If the savings were secured by cutting benefit levels instead, increased hunger and food insecurity would likely result. Considerable research suggests that the SNAP benefit level may already be too low to enable many families to secure an adequate diet throughout the month. (Many run out of adequate food toward month’s end.) The Institute of Medicine is currently reviewing this matter and examining whether the current SNAP benefit level is adequate. It would be dangerous to shrink benefit levels for needy children, seniors, and others.

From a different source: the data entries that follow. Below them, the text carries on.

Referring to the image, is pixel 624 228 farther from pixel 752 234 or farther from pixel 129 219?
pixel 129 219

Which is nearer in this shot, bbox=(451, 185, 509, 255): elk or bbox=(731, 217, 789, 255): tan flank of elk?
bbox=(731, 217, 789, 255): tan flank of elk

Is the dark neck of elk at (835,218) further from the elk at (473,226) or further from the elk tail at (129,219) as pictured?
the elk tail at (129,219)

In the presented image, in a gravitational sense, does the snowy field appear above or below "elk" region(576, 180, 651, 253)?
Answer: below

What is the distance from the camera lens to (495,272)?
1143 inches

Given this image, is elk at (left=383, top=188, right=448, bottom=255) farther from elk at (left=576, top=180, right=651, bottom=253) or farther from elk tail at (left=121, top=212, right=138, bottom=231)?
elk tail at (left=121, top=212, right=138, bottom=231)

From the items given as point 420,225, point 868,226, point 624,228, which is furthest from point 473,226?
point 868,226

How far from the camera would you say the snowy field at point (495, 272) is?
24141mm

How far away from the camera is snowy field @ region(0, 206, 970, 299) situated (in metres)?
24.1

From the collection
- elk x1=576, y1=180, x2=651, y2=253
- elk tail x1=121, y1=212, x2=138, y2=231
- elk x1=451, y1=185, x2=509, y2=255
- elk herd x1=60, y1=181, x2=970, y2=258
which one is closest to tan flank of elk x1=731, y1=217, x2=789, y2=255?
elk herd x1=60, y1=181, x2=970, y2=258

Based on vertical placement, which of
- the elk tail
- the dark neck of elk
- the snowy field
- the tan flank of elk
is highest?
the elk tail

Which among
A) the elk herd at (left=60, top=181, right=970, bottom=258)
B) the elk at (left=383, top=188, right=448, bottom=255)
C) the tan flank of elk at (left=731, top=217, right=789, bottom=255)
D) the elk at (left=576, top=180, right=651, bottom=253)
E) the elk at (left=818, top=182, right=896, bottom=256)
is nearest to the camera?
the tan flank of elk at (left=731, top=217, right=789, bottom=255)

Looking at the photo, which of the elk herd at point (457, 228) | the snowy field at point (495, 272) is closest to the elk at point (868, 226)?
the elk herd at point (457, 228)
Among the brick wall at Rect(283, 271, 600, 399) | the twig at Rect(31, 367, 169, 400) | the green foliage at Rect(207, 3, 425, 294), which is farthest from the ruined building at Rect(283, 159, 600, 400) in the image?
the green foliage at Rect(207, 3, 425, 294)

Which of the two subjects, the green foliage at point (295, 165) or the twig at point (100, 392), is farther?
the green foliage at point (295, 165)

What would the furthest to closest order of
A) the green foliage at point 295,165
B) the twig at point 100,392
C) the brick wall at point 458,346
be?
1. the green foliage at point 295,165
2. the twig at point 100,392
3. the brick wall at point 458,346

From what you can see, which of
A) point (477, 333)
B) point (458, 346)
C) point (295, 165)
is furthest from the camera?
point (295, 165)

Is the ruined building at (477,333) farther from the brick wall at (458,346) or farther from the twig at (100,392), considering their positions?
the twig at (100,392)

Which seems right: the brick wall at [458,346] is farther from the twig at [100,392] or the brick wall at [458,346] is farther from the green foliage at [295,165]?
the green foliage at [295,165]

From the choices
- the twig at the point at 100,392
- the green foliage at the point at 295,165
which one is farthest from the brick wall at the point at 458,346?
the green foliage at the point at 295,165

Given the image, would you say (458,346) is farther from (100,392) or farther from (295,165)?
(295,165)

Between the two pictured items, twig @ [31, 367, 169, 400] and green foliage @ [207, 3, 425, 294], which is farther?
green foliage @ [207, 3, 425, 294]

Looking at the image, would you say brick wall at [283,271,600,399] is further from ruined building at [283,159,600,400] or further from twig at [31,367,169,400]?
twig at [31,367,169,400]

Converting SNAP to a block grant at substantially reduced funding levels also would have other deleterious effects.
- SNAP would no longer be able to respond to increased need during economic downturns, resulting in increased hardship and hunger in recessions.
- Nor would SNAP be able to bolster the economy during recessions as it does today. . . . Preventing SNAP from expanding automatically as the economy weakens by converting it to a block grant would remove what economists call an “automatic stabilizer” and hence likely make recessions somewhat deeper and longer.
- Finally, a proposal like that reflected in the House budget would make deep poverty more widespread and severe, especially among children, who make up about half of all SNAP beneficiaries. . . .
Above all else, there is the issue of children’s health. I am old enough to remember the mid and late 1960s, when each state sets its own food stamp rules, some states cut off families at income levels as low as 50 percent of the poverty line, and some states adopted barriers that impeded participation (in some cases, with disproportionate effects on members of some minority groups). Two teams of medical researchers conducted nutrition surveys in the late 1960s and found rates of childhood malnutrition and related diseases in some poor areas of our country that were akin to those in some third-world countries. This led to a national bipartisan consensus — led by President Richard M. Nixon — to establish national eligibility and benefit standards for food stamps. In the late 1970s, after the national standards had taken effect, the medical teams returned to many of the same poor areas they had studied in the late 1960s and found dramatic improvement among poor families and especially among poor children. Child malnutrition and related conditions had become rare. In a famous report on their findings, the medical researchers wrote.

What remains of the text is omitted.